- Três quartos dos 193 Estados-membros da Organização das Nações Unidas (ONU) reconhecem a Palestina, incluindo o Brasil.
- O Reino Unido e a França consideram reconhecer a Palestina se a crise humanitária em Gaza não melhorar.
- A Alemanha, que apoia Israel, enfrenta pressão interna para adotar uma postura mais crítica.
- O ministro das Relações Exteriores da Alemanha, Johann Wadephul, reafirmou o compromisso com uma solução de dois Estados, mas alertou sobre o risco de isolamento de Israel.
- Mais de 200 artistas alemães pediram ao governo que tome ações em relação à crise em Gaza, destacando uma mudança na opinião pública.

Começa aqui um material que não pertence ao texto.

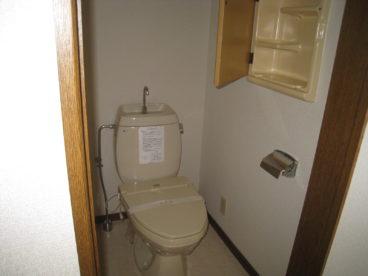 トイレは単独洋式。ちょっとした物を置くスペースあります♪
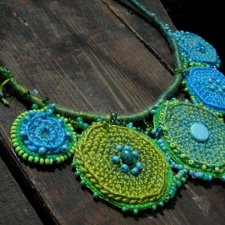 green etno / necklace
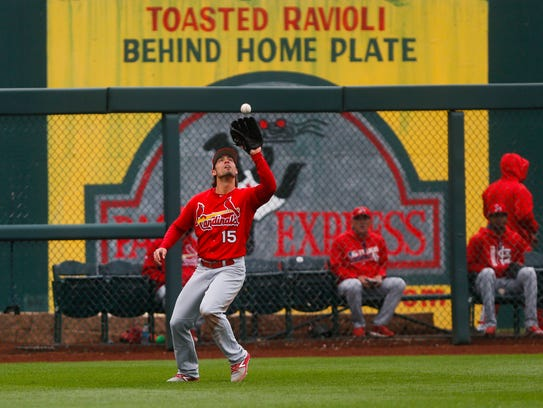 St. Louis Cardinals outfield Randal Grichuk catches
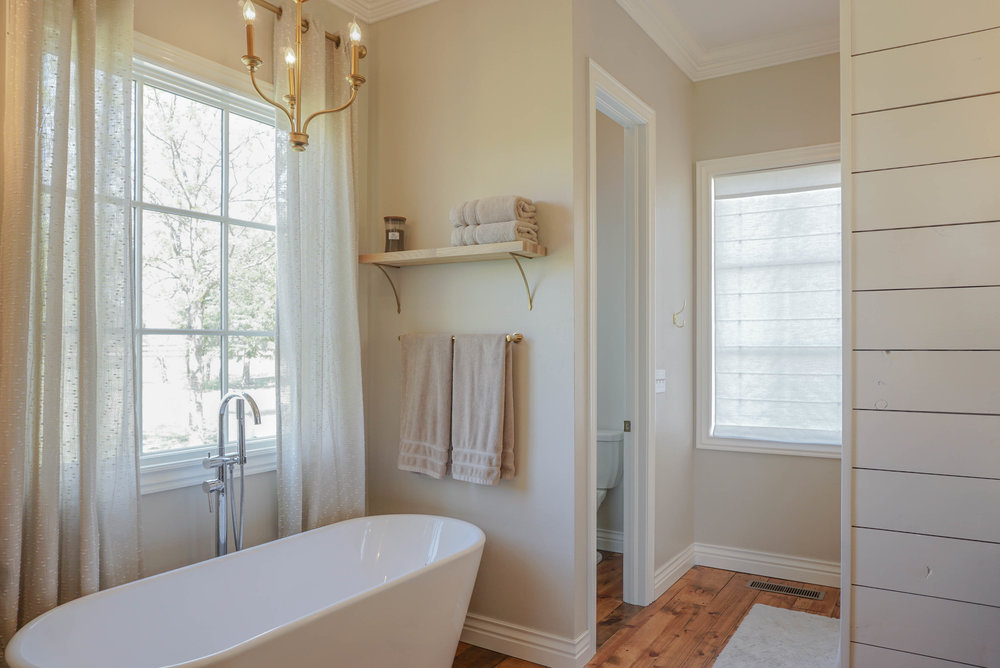 40 Master Bathroom .jpg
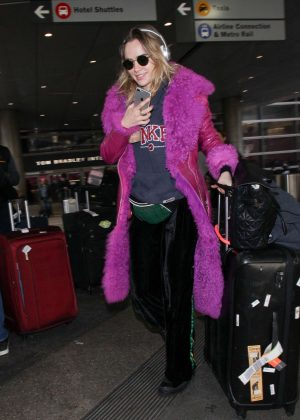 Suki Waterhouse at LAX International Airport in Los Angeles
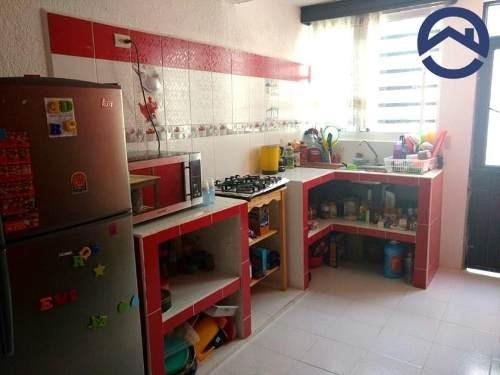 casa sola en venta fracc centenario tuchtlan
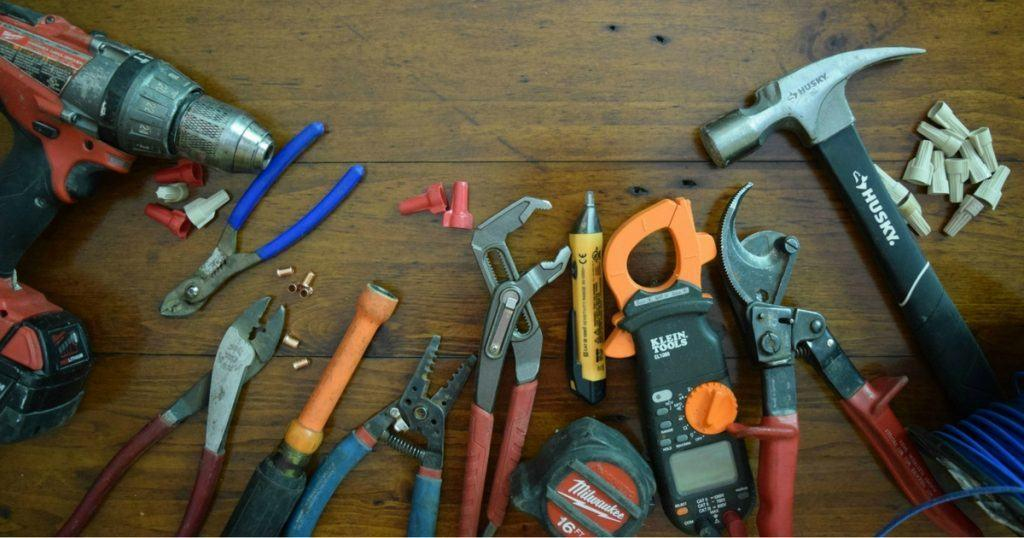 Best Electrician Tools Lists in 2021 [Complete Guide]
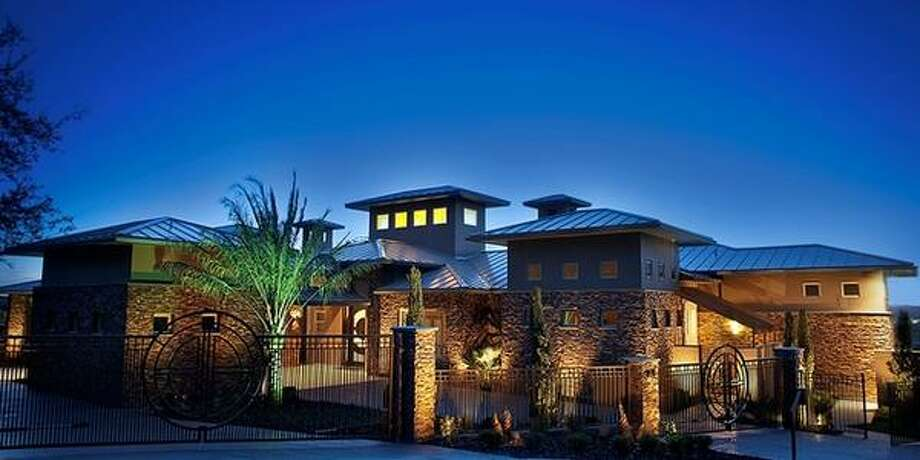 Where the wealthy live...ZIP Code:78255Neighborhoods:The Canyons at Scenic Loop, Cross Mountain, Terra Mont, River Rock RanchMedian household income:$111,307Avg. home sales price:$367,473This property: 8622 Terra Mont Way Photo: Courtesy, Keith Norman Via MySA.com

Três quartos dos 193 Estados-membros da ONU reconhecem a Palestina, incluindo o Brasil. Recentemente, aliados de Israel, como Reino Unido e França, sinalizaram que podem seguir o mesmo caminho se a crise humanitária em Gaza não apresentar melhorias. Portugal, Espanha, Noruega e Eslovênia também reconheceram a Palestina em resposta à condução da guerra pelo governo de Binyamin Netanyahu.
A Alemanha, embora mantenha um apoio firme a Israel, enfrenta crescente pressão interna para adotar uma postura mais crítica. O ministro das Relações Exteriores da Alemanha, Johann Wadephul, afirmou que o país não planeja reconhecer a Palestina neste momento. Ele reiterou o compromisso com uma solução de dois Estados, que, segundo ele, é essencial para a paz e dignidade de ambos os lados.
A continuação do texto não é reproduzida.